The Financial Times could not independently verify his claims, but both figures suggest that Ukraine’s offensive in Kursk is slowing. Syrsky said its forces were continuing their attempts to seize more territory.
Russia’s Defense Ministry said on Wednesday its forces had repelled Ukrainian forces in seven settlements in Kursk, between 30 and 90 kilometers (19 and 56 miles) from the border.
The capture of Russian prisoners is likely to bolster calls for Kyiv to return thousands of its soldiers and civilians captured during Russia’s two-and-a-half-year invasion and occupation of large swaths of eastern and southern Ukraine.
Several young recruits were captured by Ukrainian forces in the early stages of the covert incursion into Kyiv – the first such operation on Russian territory since World War II.
While Ukrainian President Volodymyr Zelensky has not disclosed the operation’s goals, he has repeatedly praised his soldiers for taking Russian prisoners on the battlefield and “replenishing” what he called an “exchange fund” for prisoner swaps.
Before the incursion, each side was already holding hundreds of prisoners of war.

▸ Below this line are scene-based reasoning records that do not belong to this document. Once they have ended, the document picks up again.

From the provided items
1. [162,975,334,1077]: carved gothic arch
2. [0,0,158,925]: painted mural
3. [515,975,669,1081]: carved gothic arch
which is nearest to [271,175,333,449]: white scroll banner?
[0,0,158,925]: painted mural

President Vladimir Putin said in June that Russia was holding about 6,500 Ukrainian troops. He also said Ukraine was holding more than 1,300 Russian troops, a figure confirmed by a person familiar with the situation.
Russian officials had previously indicated that Moscow might move to suspend the prisoner swap, but Lubinets said his talks with his Russian counterpart Tatyana Moskalkova gave him hope that the warring sides could move forward with the talks soon.
There was a proactive conversation. [with our] “Both sides are consulting with his Russian counterpart on this issue,” Lavrov said, adding that Moscow and Kiev are “exchanging information” about each other’s prisoners.
“We have priority categories and we are ready to exchange them. First, these are the seriously wounded. Second, Ukrainian women, and third, everyone who remains in captivity,” he said.
Lubinets said he had informed the UN and the International Committee of the Red Cross that “the rights of Russian prisoners of war are protected and at any time Ukraine is ready to continue exchanges on the basis of the Geneva Convention.”
A Ukrainian security service official said on Thursday that his special forces alone had captured 102 Russian soldiers from the 488th Motorized Rifle Regiment and the Chechen Akhmat unit in the Kursk region.
“This is the largest enemy capture ever carried out at one time,” he said.
The official provided several videos and photos of Russian soldiers in uniform with their eyes and hands covered with tape. In one clip, dozens of soldiers are seen lying face down in a field as Ukrainian forces watch them.
The photos showed 12 prisoners being transported in a covered vehicle, and dozens more sitting inside a large building.
Zelensky and Lubinets said on Wednesday that Ukrainian authorities would seek to set up army command offices in Kursk to provide humanitarian aid to the Russian population.
Several Kursk residents who fled under constant shelling and drone attacks to the region’s capital of the same name told the Financial Times that there was no organised evacuation by the authorities in the early days of the incursion.
They added that many people were forced to give up their property, documents and sometimes even their relatives and pets.